Abstract TP98: SMTP-7, A Novel Thrombolytic With An Anti-inflammatory Potential, Improves Thrombotic Stroke With Little Bleeding Risk
Extending the time window for acute stroke therapies is important in increasing the number of stroke patients who might benefit from treatment. SMTP-7, a novel small-molecule plasminogen modulator, has a time window of ~6 h in thrombotic stroke in animal experiments. The excellent activity of SMTP-7 is attributable to an anti-inflammatory action as well as thrombolysis due to plasminogen modulation. We recently identified soluble epoxide hydrolase (sEH) as an intracellular target of the anti-inflammatory action of SMTP-7. SMTP-7 inhibits sEH that hydrolyzes anti-inflammatory fatty acid epoxides, and this action possibly plays a role in the protection of nervous tissues from inflammatory damage. We report here that SMTP-7 treats thrombotic stroke with little bleeding risk. In thrombotic stroke models of monkey and mouse, SMTP-7 (10 mg/kg) significantly ameliorated neurological deficits, cerebral infarct, and hemorrhage transformation. The efficacy of SMTP-7 in thrombolysis at 10 mg/kg was comparable to that of t-PA at 0.55 mg/kg in a rat carotid artery thrombosis model. In a mouse tail amputation assay, SMTP-7 at < 30 mg/kg did not prolong bleeding time, and bleeding was observed at 100 mg/kg. t-PA significantly prolonged bleeding time at >0.1 mg/kg. These effects of SMTP-7 and t-PA were canceled by tranexamic acid, an inhibitor of fibrinolysis. Thus, at the pharmacological thrombolytic dose, t-PA but not SMTP-7 increases bleeding time.
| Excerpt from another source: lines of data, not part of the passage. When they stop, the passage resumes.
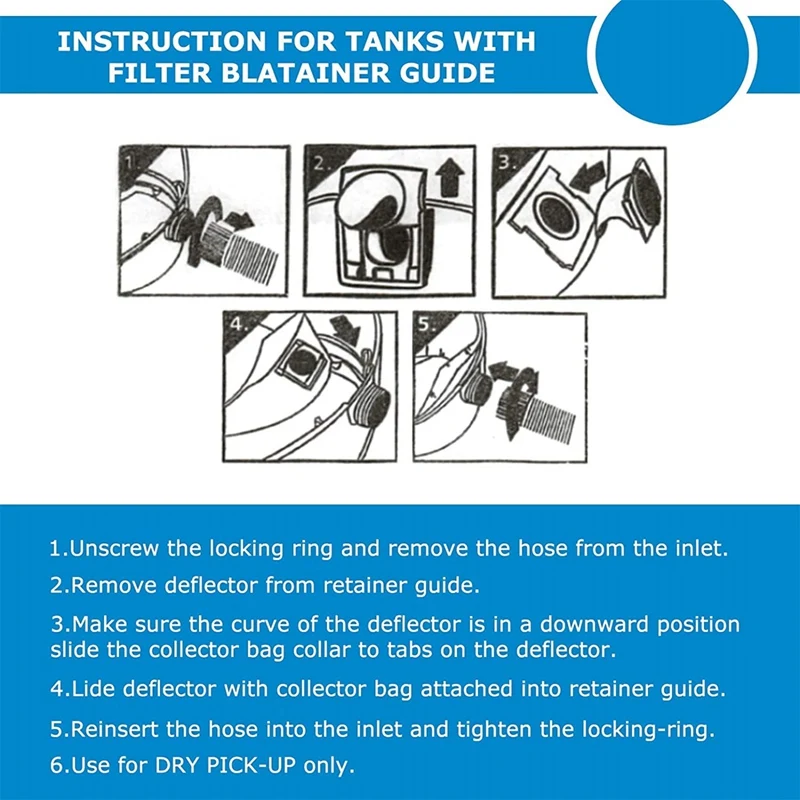 INSTRUCTION FOR TANKS WITH FILTER BLATAINER GUIDE

1.

2.

3.

4.

5.

1.Unscrew the locking ring and remove the hose from the inlet.

2.Remove deflector from retainer guide.

3.Make sure the curve of the deflector is in a downward position slide the collector bag collar to tabs on the deflector.

4.Lide deflector with collector bag attached into retainer guide.

5.Reinsert the hose into the inlet and tighten the locking-ring.

6.Use for DRY PICK-UP only.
The difference can be explained by that, unlike t-PA that directly activates plasminogen, SMTP-7 is a plasminogen modulator that alters plasminogen conformation to be susceptible to proteolytic activation by endogenous plasminogen activators, and acts through a physiological on-demand system coping with thrombotic events. In addition, anti-inflammatory action of SMTP-7 through an sEH inhibition may contribute to lower risk of hemorrhagic transformation.
- © 2012 by American Heart Association, Inc.